Academic background
- Education: BS, Chemistry, 1975, University of Pittsburgh MS, Geology, 1978, University of Arizona PhD, Geochemistry and Mineralogy, 1985, Pennsylvania State University

Academic work
- Institutions: Virginia Tech

= Robert J. Bodnar =

American geochemist

Robert "Bob" J. Bodnar (born August 25, 1949) is an American geoscientist. He is a University Distinguished Professor and C. C. Garvin Professor of Geochemistry at Virginia Tech.

==Early life and education==
Bodnar earned his Bachelor of Science degree at the University of Pittsburgh, Master's degree from the University of Arizona, and his PhD at Pennsylvania State University.

==Career==
Upon completing his PhD, Bodnar joined the geosciences faculty at Virginia Tech and was shortly thereafter named C.C. Garvin Professor of Geochemistry in 1997. Two years later, he was the first to discover liquid water fluid inclusions in a meteorite that fell in Texas.

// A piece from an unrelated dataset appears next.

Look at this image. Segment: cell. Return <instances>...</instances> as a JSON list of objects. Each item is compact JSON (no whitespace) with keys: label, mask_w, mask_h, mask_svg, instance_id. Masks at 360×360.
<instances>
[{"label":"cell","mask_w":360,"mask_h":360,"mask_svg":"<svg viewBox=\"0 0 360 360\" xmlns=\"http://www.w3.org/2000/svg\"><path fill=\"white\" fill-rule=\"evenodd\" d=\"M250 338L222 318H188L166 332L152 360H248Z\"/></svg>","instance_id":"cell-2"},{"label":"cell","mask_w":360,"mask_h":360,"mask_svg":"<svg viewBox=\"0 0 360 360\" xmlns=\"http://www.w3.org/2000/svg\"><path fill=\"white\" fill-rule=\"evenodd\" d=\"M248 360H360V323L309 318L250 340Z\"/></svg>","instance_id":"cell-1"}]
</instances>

While serving in the role of a University Distinguished Professor, Bodnar researches the properties and roles of fluids in natural and synthetic materials in combination with geology, geochemistry, physical chemistry, and planetary, materials, and environmental sciences. In 2007, Bodnar was elected a Fellow of the American Association for the Advancement of Science for his "distinguished contributions to the field of applied and experimental geochemistry, especially in the area of study of natural and synthetic fluid inclusions." Following this, he began working on creating a scientific framework to allow Virginians to understand the costs and benefits of uranium mining in the state. In 2010, Bodnar was the recipient of the Silver Medal of the Society of Economic Geologists "for the performance of unusually original work in the earth sciences" and an honorary degree from the University of Naples Federico II.

In recognition of his research, Bodnar was named an honorary Fellow of the Geological Society of India and received the Thomas Jefferson Medal for Outstanding Contributions to Natural Science.